It seems I’m not alone in this. Er, well, I’m alone, but everyone else is alone too. Is there ever any real solidarity in loneliness?
Truth be told, it’s hard not to feel fear, or hopelessness, or panic. I have had to distance myself not just from everyone physically, but virtually as well. I cannot carry the panic of the masses as well as my own private terror. I cannot feed or witness the hype or the frenzy. Perhaps it does nothing, but I hang out in fields with alpacas and shut my eyes and imagine myself as the little match that struck in a field and started the wildfire of hope spreading out across the world. I imagine this disaster being the ashes, and the world that follows it the phoenix that rises. I cling to faith and hope as if they are the water and I am the thirsty wanderer in the desert, and drink them down at every opportunity.
For the moment, I believe in my own soul as capable to bring about the change I wish to see in the world. Haven’t much smaller things changed my life? A book, a conversation, a song, a sunset, a smile from a stranger – all of these things and more have the power to tear a rift in the fabric of who you are and create something new.

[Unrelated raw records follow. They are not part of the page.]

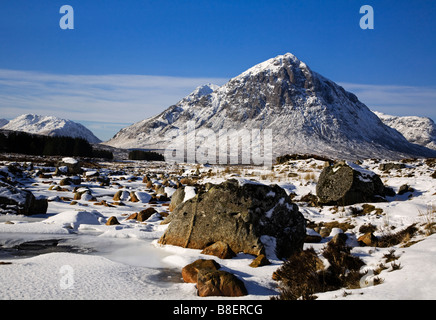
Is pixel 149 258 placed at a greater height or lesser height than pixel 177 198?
lesser

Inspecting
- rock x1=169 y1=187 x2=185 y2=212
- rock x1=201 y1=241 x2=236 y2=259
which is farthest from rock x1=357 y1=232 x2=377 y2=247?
rock x1=169 y1=187 x2=185 y2=212

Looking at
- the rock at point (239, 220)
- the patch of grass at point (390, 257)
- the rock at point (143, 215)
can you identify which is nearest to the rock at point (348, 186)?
the rock at point (239, 220)

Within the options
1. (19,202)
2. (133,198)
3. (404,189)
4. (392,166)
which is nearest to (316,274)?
(19,202)

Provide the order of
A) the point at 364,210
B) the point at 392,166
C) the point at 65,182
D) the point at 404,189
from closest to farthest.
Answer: the point at 364,210 < the point at 404,189 < the point at 65,182 < the point at 392,166

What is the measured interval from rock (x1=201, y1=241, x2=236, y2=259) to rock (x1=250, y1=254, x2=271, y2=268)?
24.0 inches

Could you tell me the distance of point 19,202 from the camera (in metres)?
11.2

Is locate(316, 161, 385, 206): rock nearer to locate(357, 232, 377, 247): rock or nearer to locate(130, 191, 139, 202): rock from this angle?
locate(357, 232, 377, 247): rock

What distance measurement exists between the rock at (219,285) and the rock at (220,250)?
1.83 meters

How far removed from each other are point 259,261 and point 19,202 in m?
9.37

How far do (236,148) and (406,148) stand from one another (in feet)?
332

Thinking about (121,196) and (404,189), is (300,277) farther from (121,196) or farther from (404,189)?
(121,196)

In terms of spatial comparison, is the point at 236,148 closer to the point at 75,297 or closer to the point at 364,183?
the point at 364,183
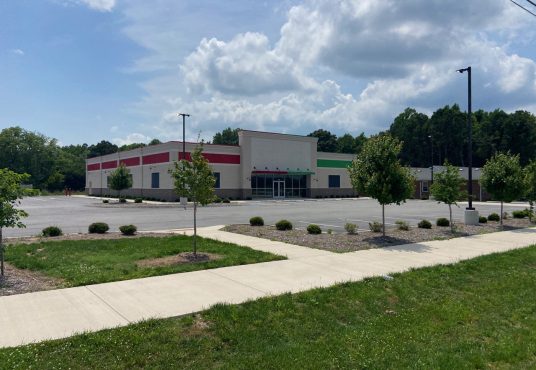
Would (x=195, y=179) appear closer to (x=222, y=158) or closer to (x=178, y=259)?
(x=178, y=259)

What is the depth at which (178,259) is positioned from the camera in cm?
1041

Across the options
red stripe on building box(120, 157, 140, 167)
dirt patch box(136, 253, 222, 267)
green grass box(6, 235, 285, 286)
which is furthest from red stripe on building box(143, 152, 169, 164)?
dirt patch box(136, 253, 222, 267)

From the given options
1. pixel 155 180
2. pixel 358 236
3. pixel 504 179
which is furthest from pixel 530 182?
pixel 155 180

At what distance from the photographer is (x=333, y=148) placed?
4326 inches

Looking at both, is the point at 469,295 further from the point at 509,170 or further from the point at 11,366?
the point at 509,170

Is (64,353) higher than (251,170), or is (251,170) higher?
(251,170)

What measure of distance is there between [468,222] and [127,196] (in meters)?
44.4

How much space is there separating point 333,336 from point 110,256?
701 cm

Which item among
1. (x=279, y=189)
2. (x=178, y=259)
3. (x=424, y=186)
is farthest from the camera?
(x=424, y=186)

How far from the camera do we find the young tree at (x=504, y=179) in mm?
19469

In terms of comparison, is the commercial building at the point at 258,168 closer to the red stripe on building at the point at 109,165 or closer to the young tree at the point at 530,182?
the red stripe on building at the point at 109,165

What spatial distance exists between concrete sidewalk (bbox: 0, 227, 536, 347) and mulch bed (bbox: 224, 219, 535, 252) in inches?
33.9

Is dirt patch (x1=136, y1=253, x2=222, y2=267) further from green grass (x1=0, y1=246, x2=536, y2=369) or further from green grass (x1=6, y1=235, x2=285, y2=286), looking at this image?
green grass (x1=0, y1=246, x2=536, y2=369)

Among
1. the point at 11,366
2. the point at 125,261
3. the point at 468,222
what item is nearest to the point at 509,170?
the point at 468,222
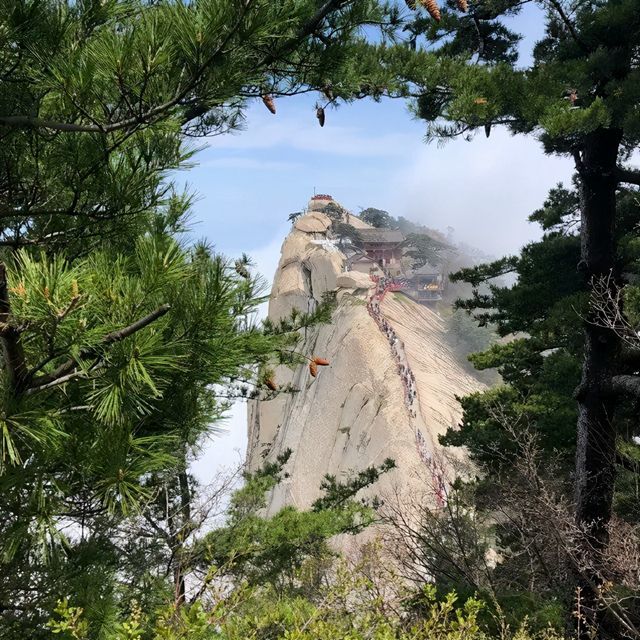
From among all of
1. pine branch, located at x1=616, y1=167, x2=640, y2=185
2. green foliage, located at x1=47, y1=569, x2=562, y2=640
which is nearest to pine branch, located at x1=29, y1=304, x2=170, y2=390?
green foliage, located at x1=47, y1=569, x2=562, y2=640

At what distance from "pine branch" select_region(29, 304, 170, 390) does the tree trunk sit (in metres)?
4.63

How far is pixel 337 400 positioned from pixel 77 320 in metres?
22.2

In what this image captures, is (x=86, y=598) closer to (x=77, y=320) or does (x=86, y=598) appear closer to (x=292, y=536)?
(x=77, y=320)

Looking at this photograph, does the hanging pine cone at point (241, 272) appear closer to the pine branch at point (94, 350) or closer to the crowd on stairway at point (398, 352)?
the pine branch at point (94, 350)

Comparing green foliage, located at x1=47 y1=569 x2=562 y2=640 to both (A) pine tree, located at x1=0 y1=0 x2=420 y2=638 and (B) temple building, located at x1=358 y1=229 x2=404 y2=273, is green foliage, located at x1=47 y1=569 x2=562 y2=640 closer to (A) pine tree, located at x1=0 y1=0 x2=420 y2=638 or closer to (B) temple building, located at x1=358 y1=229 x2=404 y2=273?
(A) pine tree, located at x1=0 y1=0 x2=420 y2=638

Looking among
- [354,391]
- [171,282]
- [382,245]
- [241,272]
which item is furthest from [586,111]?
[382,245]

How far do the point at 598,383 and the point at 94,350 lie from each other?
5.02m

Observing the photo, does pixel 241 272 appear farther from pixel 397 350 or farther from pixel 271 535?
pixel 397 350

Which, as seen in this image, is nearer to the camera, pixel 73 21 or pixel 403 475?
pixel 73 21

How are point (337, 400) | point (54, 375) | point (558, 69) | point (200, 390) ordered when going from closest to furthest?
1. point (54, 375)
2. point (200, 390)
3. point (558, 69)
4. point (337, 400)

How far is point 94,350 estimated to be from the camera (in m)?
2.34

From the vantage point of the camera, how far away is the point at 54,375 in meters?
Result: 2.44

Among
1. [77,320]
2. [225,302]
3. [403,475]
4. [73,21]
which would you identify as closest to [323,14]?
[73,21]

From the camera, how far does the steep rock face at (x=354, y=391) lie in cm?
1942
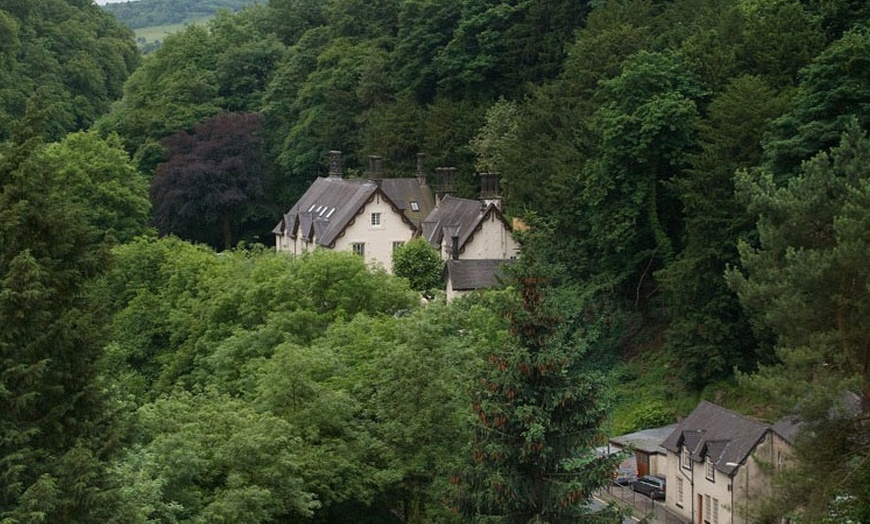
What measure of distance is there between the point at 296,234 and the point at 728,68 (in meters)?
29.1

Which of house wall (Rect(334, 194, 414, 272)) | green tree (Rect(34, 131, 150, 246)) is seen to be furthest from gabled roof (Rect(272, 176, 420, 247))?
green tree (Rect(34, 131, 150, 246))

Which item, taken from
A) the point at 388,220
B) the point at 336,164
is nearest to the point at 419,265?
the point at 388,220

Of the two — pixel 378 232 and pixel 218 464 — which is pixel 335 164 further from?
pixel 218 464

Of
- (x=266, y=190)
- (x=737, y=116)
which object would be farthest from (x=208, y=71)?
(x=737, y=116)

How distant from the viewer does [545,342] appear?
27.0 m

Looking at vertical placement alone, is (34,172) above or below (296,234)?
below

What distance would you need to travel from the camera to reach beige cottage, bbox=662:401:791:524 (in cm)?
3847

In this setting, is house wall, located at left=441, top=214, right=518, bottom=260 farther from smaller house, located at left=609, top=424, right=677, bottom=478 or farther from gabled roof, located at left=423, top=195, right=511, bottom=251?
smaller house, located at left=609, top=424, right=677, bottom=478

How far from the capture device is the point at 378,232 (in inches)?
2685

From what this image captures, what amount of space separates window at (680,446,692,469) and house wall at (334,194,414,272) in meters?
28.1

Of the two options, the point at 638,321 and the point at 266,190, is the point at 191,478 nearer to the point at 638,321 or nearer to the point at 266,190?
the point at 638,321

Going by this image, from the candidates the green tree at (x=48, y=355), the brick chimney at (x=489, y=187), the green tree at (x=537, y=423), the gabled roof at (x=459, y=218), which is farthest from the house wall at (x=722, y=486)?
the brick chimney at (x=489, y=187)

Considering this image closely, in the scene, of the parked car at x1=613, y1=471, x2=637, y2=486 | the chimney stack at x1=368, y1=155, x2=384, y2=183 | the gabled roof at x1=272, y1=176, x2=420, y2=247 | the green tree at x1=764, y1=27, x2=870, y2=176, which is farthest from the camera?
the chimney stack at x1=368, y1=155, x2=384, y2=183

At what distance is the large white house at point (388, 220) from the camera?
6431 centimetres
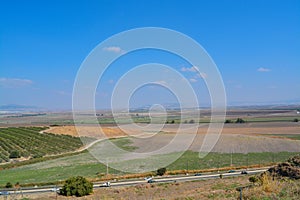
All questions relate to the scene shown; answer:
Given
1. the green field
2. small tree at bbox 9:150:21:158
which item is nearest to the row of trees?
the green field

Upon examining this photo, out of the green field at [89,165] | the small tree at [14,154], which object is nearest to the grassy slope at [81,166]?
the green field at [89,165]

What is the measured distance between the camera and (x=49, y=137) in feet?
281

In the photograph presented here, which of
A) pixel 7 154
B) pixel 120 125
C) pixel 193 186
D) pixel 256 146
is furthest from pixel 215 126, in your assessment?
pixel 193 186

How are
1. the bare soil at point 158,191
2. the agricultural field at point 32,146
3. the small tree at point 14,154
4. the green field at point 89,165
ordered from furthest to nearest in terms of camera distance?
the agricultural field at point 32,146 → the small tree at point 14,154 → the green field at point 89,165 → the bare soil at point 158,191

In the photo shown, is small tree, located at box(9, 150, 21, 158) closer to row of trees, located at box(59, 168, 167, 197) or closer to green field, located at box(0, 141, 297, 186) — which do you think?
green field, located at box(0, 141, 297, 186)

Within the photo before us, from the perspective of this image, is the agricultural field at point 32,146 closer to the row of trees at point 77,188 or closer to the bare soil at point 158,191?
the row of trees at point 77,188

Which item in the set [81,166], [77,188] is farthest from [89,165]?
[77,188]

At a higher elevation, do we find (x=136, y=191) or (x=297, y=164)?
(x=297, y=164)

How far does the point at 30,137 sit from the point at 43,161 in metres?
32.5

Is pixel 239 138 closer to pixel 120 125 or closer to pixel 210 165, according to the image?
pixel 210 165

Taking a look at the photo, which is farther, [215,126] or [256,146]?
[215,126]

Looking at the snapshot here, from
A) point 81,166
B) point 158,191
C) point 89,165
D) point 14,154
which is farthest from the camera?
point 14,154

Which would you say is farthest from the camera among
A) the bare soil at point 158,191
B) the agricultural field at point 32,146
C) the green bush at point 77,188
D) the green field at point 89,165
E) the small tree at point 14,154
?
the agricultural field at point 32,146

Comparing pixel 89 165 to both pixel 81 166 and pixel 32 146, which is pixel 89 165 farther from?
pixel 32 146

Just be still, have a little hope, wait. This too shall pass.
***
"What could be heavier and more impenetrable than a rock, the densest of all forms? And yet some rocks undergo a change in their molecular structure, turn into crystals, and so become transparent to the light. Some carbons, under inconceivable heat and pressure, turn into diamonds, and some heavy minerals into other precious stones."